Yeah, hey, Shannon, just maybe a couple additional points. So one, you know, obviously we're, if you look at the balance sheet and where we ended cash, right, we're ending it at very healthy levels. So I feel good about that. And then Tom talked about some of the dynamics in China. And if you think about where cash is generated and what we actually use to really run the company, you know, the cash in China is not always immediately accessible. So from a liquidity perspective, it's not necessarily an impact in terms of what I'm using kind of for -to-day liquidity. And then the

speaker
Tom Sweet
Chief Financial Officer

global online

speaker
Tyler Johnson
Treasurer

question.

speaker
Tom Sweet
Chief Financial Officer

Oh, yeah. So, hey, I think, you know, if I point you to the slide deck where we lay out the, and I think it's like page 26 or slide 26 in the deck where we talk about, you know, the F&O impact. If you look at that this year, you know, what you essentially see is about $2.8 billion below the line, principally made up of interest expense and some FX costs. You know, the way I think about it is if you, to roughly think about the fact that for FY21, we should have reduced interest expense at the DEL level, DEL EMC level, if you will, of roughly a couple of hundred million dollars. We are getting, you know, VMware has additional debt and less interest income. So you've got an offset of that couple of hundred million by say a hundred million or so. And then you've got FX. And we don't forecast the gains coming out of the venture portfolio. You know, that will happen as it happens or not. And so we think the right number to be thinking about is between, you know, roughly 26 to 27 at the F&O line. It's in that range, Shannon. You know, I would think from a share account perspective, you ought to be in sort of that $760-ish, $760 million range given some of the dilution we're seeing out of the equity program. So that's sort of rough math. Now, you know, that share account will fluctuate depending upon obviously share price and amount of exercises. But that's sort of the number that we've been modeling.

speaker
Rob Williams
Head of Investor Relations

All right. Thanks, Shannon.

speaker
Operator
Conference Call Operator

We'll take our next question from Katie Hubbardy with Morgan Family.

Aim 1 —
According to the earnings call transcript, what is the roughly $2.8 billion below the line principally made up of?
Aim 2 —
Pull out every line of the entries that contains the string "separates", treating case as significant.

Materials provided —

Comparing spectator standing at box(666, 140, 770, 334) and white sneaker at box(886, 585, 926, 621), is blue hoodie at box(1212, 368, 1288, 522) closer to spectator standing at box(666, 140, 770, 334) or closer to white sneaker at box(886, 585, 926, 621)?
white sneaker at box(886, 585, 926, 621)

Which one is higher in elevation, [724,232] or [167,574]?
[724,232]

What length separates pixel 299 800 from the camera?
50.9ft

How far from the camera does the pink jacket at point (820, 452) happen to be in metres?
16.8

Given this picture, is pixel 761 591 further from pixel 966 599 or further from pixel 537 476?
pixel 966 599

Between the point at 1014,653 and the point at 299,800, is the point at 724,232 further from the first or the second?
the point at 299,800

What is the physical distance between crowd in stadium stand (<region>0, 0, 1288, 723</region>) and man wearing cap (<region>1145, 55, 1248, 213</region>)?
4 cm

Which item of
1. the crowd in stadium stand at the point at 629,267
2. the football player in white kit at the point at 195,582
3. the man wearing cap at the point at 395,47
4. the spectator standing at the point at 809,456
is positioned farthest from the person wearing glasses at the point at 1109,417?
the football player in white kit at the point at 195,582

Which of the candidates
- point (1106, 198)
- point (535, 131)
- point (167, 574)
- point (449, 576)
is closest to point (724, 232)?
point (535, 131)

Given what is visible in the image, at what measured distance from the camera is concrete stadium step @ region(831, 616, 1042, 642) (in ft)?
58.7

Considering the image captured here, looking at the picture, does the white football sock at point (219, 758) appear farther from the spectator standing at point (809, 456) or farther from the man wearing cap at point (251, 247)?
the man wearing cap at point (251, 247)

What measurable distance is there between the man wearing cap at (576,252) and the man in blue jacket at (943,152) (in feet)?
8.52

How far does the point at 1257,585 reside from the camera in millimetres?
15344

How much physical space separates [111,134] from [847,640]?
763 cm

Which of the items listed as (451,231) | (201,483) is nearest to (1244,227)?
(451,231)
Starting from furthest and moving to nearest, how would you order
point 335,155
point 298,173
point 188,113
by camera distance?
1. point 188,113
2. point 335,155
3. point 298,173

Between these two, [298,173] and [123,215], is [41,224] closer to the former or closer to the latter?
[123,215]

Written answer 1 —
Interest expense and some FX costs.

Written answer 2 —
What length separates pixel 299 800 from the camera?
How much physical space separates [111,134] from [847,640]?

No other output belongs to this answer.